Stored dataset items:
::::

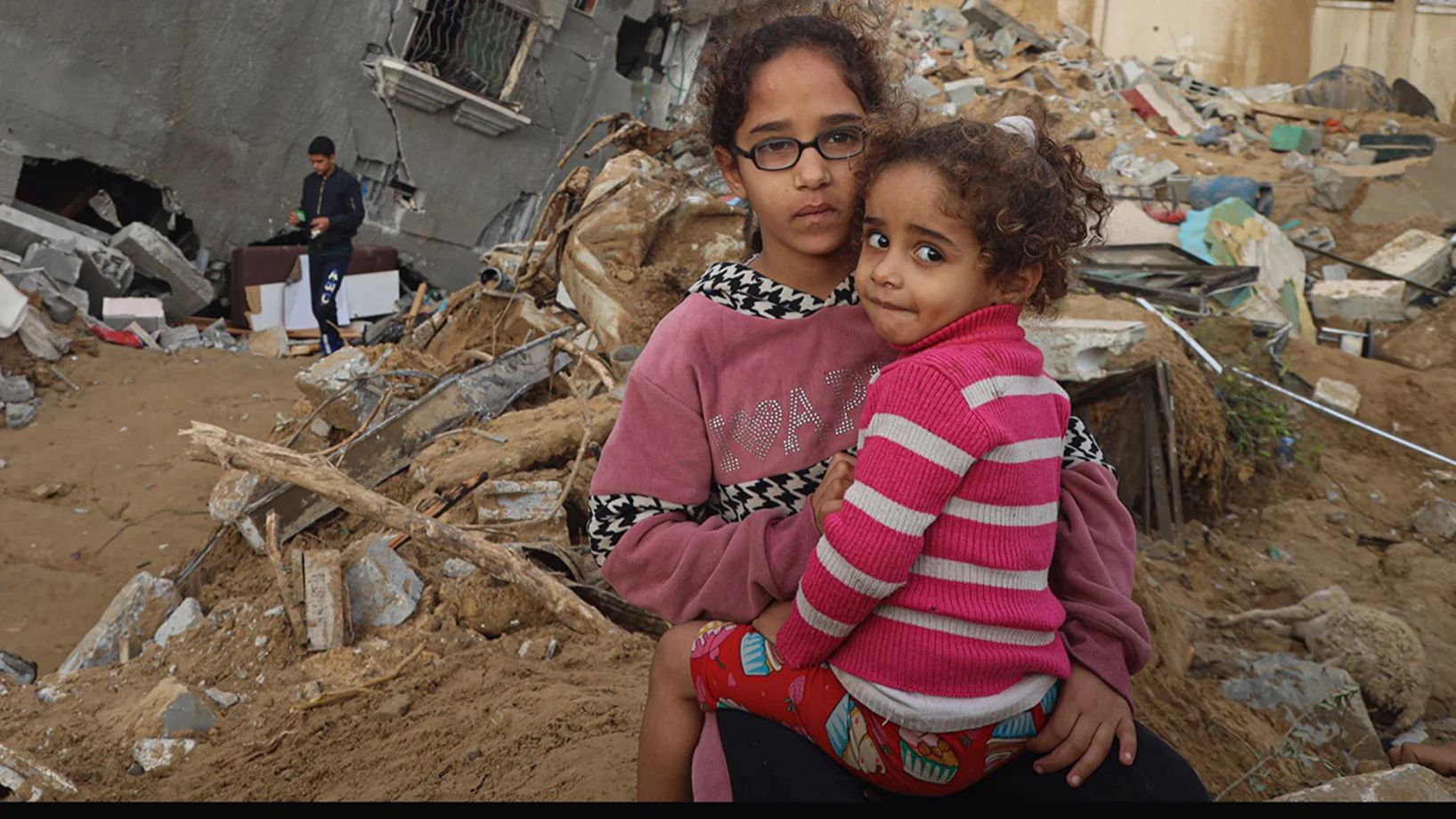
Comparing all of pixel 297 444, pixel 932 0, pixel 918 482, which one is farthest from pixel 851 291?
pixel 932 0

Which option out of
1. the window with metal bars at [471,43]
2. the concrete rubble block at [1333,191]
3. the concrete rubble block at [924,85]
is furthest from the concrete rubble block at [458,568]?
the concrete rubble block at [1333,191]

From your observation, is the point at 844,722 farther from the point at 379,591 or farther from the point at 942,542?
the point at 379,591

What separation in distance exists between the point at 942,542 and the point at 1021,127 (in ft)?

::::

## Problem details
Can you put every line of the records above into a JSON list of strings, one string per line, with blank lines skipped and the pictures left out?

## Answer
[
  "Comparing all of pixel 297 444, pixel 932 0, pixel 918 482, which one is farthest from pixel 851 291?",
  "pixel 932 0",
  "Which option out of",
  "1. the window with metal bars at [471,43]",
  "2. the concrete rubble block at [1333,191]",
  "3. the concrete rubble block at [924,85]",
  "is furthest from the concrete rubble block at [458,568]?",
  "the concrete rubble block at [1333,191]",
  "From your observation, is the point at 844,722 farther from the point at 379,591 or farther from the point at 942,542?",
  "the point at 379,591",
  "What separation in distance exists between the point at 942,542 and the point at 1021,127 (in ft)?"
]